* Begin SUPPLIED ENTRIES *
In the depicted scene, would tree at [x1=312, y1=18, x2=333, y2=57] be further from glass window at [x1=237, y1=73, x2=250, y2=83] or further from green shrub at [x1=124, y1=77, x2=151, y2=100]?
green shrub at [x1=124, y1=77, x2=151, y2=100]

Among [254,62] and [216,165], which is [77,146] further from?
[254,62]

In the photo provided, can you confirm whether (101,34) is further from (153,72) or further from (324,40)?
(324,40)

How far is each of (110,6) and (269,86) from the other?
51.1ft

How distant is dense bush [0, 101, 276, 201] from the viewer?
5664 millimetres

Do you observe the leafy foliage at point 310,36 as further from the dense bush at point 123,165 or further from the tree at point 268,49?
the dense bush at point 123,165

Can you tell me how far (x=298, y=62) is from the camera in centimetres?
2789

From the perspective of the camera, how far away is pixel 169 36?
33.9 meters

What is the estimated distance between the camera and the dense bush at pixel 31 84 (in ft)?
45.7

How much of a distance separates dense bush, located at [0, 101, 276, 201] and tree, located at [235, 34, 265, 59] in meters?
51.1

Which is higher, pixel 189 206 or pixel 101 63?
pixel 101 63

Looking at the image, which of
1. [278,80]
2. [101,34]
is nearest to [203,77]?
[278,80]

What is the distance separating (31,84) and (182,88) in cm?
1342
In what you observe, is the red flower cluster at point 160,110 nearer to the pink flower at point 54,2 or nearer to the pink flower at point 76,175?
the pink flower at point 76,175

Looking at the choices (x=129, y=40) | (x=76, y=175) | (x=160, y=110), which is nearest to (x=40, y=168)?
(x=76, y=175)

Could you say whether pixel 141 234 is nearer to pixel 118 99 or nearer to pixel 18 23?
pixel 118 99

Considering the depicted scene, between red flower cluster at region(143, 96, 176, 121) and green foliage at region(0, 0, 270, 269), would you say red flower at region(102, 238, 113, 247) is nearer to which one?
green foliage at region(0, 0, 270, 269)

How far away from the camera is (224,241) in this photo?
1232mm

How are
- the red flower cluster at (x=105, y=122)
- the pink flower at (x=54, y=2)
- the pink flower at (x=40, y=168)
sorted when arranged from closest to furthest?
* End SUPPLIED ENTRIES *
• WHAT THE EXERCISE ASKS: Give the records again, swapping each "camera" for "observer" and leaving everything else as it is.

• RESPONSE BELOW:
In the depicted scene, would tree at [x1=312, y1=18, x2=333, y2=57] be further from glass window at [x1=237, y1=73, x2=250, y2=83] or further from green shrub at [x1=124, y1=77, x2=151, y2=100]?
green shrub at [x1=124, y1=77, x2=151, y2=100]

Among [254,62] and [216,165], which is [77,146] further from?
[254,62]

In the photo provided, can you confirm whether (101,34) is further from (153,72) or further from (324,40)?
(324,40)

How far is each of (110,6) and (269,86) from the other?
51.1ft

How distant is dense bush [0, 101, 276, 201] from the viewer?
5664 millimetres

Do you observe the leafy foliage at point 310,36 as further from the dense bush at point 123,165 or further from the tree at point 268,49?
the dense bush at point 123,165

Can you tell me how far (x=298, y=62) is from the observer in centimetres?
2789

From the perspective of the observer, how far away is pixel 169 36?
33.9 meters

What is the estimated distance between the observer and the dense bush at pixel 31 84 (in ft)?
45.7

How much of a distance separates dense bush, located at [0, 101, 276, 201] and tree, located at [235, 34, 265, 59] in meters?
51.1

Which is higher, pixel 189 206 or pixel 101 63?
pixel 101 63

Looking at the image, which of
1. [278,80]
2. [101,34]
is nearest to [203,77]?
[278,80]

What is the distance separating (31,84) and (182,88) in cm?
1342
In what you observe, is the red flower cluster at point 160,110 nearer to the pink flower at point 54,2 or nearer to the pink flower at point 76,175?
the pink flower at point 76,175

Looking at the choices (x=129, y=40) | (x=76, y=175) | (x=160, y=110), which is nearest to (x=40, y=168)?
(x=76, y=175)

Could you say whether pixel 141 234 is nearer to pixel 118 99 or nearer to pixel 18 23?
pixel 118 99

Considering the depicted scene, between red flower cluster at region(143, 96, 176, 121) and green foliage at region(0, 0, 270, 269), would you say red flower at region(102, 238, 113, 247) is nearer to which one?
green foliage at region(0, 0, 270, 269)

How far away from the observer is (224,241) in this photo?
1232mm

How are
- the red flower cluster at (x=105, y=122)
- the pink flower at (x=54, y=2)
- the pink flower at (x=40, y=168)
sorted when arranged from closest to furthest?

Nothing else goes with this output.